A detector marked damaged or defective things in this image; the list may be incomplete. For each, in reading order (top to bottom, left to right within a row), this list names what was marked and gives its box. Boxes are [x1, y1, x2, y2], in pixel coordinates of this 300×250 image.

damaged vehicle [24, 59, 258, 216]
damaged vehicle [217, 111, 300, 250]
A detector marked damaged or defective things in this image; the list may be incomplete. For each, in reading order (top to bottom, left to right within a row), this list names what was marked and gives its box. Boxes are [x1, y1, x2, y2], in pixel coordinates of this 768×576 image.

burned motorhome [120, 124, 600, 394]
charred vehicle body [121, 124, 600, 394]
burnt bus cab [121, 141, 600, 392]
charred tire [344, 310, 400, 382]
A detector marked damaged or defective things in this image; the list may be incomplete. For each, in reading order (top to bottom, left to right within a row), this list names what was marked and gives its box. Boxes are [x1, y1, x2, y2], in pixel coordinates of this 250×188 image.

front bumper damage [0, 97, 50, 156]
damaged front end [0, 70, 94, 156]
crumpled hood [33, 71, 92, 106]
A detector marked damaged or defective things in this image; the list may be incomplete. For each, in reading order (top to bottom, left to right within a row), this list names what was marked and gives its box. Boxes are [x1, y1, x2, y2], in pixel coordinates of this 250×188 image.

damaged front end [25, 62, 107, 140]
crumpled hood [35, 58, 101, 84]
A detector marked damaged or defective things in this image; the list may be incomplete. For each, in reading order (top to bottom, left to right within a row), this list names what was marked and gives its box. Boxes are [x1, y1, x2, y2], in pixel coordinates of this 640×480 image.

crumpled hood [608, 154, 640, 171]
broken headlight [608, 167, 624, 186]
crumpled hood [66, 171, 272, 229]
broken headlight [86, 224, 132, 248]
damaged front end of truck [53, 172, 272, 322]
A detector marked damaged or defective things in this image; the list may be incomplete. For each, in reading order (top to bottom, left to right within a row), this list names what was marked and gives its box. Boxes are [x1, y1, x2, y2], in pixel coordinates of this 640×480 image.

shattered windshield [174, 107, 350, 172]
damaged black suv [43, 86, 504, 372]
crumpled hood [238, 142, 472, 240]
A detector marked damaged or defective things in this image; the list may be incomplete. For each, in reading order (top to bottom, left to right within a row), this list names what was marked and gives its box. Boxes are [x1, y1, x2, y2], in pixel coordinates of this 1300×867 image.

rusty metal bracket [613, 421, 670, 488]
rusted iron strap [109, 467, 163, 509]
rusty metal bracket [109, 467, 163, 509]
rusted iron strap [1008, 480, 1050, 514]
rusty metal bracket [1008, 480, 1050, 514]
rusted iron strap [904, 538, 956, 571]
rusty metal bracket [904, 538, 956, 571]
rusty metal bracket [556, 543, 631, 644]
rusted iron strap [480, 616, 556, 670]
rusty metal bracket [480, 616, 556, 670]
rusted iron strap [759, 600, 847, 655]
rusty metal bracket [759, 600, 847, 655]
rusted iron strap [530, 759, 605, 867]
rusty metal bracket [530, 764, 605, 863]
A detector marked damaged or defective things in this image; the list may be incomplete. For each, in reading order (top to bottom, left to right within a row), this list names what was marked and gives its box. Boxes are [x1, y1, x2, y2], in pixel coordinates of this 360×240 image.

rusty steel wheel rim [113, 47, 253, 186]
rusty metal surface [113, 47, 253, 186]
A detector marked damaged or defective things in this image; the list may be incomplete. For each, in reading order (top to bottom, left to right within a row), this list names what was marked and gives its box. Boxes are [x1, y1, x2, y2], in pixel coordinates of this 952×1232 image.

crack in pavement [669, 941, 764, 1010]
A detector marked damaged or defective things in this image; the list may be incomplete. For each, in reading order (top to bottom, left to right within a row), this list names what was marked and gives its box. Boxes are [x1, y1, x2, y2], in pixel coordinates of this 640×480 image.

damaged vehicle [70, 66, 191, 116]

※

Exercise brief ->
Set down every line of the records above again, character for character and in the same order.

Exercise response ->
A detector marked damaged or defective things in this image; the list may be incomplete. For each, in reading order (top to bottom, left to right within a row), this list names what was marked and gives its box. Boxes are [x1, y1, x2, y2], in pixel coordinates of this 300×250 image.

damaged vehicle [24, 59, 258, 216]
damaged vehicle [217, 111, 300, 250]
A detector marked damaged or defective things in this image; the list may be incomplete. For each, in reading order (top to bottom, left to right within a row), this list names what was marked and gives its box. Boxes are [x1, y1, x2, y2], in pixel coordinates of this 768×576 image.

burned motorhome [120, 124, 600, 394]
charred vehicle body [121, 124, 600, 394]
burnt bus cab [121, 141, 600, 392]
charred tire [344, 310, 400, 382]
A detector marked damaged or defective things in this image; the list may be incomplete. For each, in reading order (top to bottom, left to right within a row), this list names what was marked and gives its box. Boxes are [x1, y1, x2, y2], in pixel coordinates of this 250×188 image.

front bumper damage [0, 97, 50, 156]
damaged front end [0, 70, 94, 156]
crumpled hood [33, 71, 92, 106]
A detector marked damaged or defective things in this image; the list may be incomplete. For each, in reading order (top to bottom, left to right within a row), this list names what was marked and gives its box. Boxes are [x1, y1, x2, y2], in pixel coordinates of this 250×188 image.

damaged front end [25, 62, 107, 140]
crumpled hood [35, 58, 101, 84]
A detector marked damaged or defective things in this image; the list may be incomplete. For each, in reading order (top to bottom, left to right within a row), this list names what was marked and gives its box. Boxes are [x1, y1, x2, y2], in pixel coordinates of this 640×480 image.

crumpled hood [608, 154, 640, 171]
broken headlight [608, 167, 624, 186]
crumpled hood [66, 171, 272, 229]
broken headlight [86, 224, 132, 248]
damaged front end of truck [53, 172, 272, 322]
A detector marked damaged or defective things in this image; the list may be incomplete. For each, in reading order (top to bottom, left to right within a row), this list names what was marked and gives its box. Boxes are [x1, y1, x2, y2], in pixel coordinates of this 640×480 image.

shattered windshield [174, 107, 350, 172]
damaged black suv [43, 86, 504, 372]
crumpled hood [238, 142, 472, 240]
A detector marked damaged or defective things in this image; the list may be incomplete. For each, in reading order (top to bottom, left to right within a row), this list names what was marked and gives its box. Boxes are [x1, y1, x2, y2], in pixel coordinates of this 1300×867 image.

rusty metal bracket [613, 421, 670, 488]
rusted iron strap [109, 467, 163, 509]
rusty metal bracket [109, 467, 163, 509]
rusted iron strap [1008, 480, 1050, 514]
rusty metal bracket [1008, 480, 1050, 514]
rusted iron strap [904, 538, 956, 571]
rusty metal bracket [904, 538, 956, 571]
rusty metal bracket [556, 543, 631, 644]
rusted iron strap [480, 616, 556, 670]
rusty metal bracket [480, 616, 556, 670]
rusted iron strap [759, 600, 847, 655]
rusty metal bracket [759, 600, 847, 655]
rusted iron strap [530, 759, 605, 867]
rusty metal bracket [530, 764, 605, 863]
A detector marked damaged or defective things in this image; the list may be incomplete. For each, in reading order (top to bottom, left to right within a row), this list names what was marked and gives its box. Boxes are [x1, y1, x2, y2], in pixel coordinates of this 360×240 image.

rusty steel wheel rim [113, 47, 253, 186]
rusty metal surface [113, 47, 253, 186]
A detector marked damaged or defective things in this image; the list may be incomplete. For each, in reading order (top to bottom, left to right within a row), this list names what was marked and gives its box. Boxes are [x1, y1, x2, y2], in pixel coordinates of this 952×1232 image.

crack in pavement [669, 941, 764, 1010]
A detector marked damaged or defective things in this image; the list may be incomplete. For each, in reading order (top to bottom, left to right within a row), this list names what was marked and gives its box. Boxes are [x1, y1, x2, y2], in pixel coordinates of this 640×480 image.

damaged vehicle [70, 66, 191, 116]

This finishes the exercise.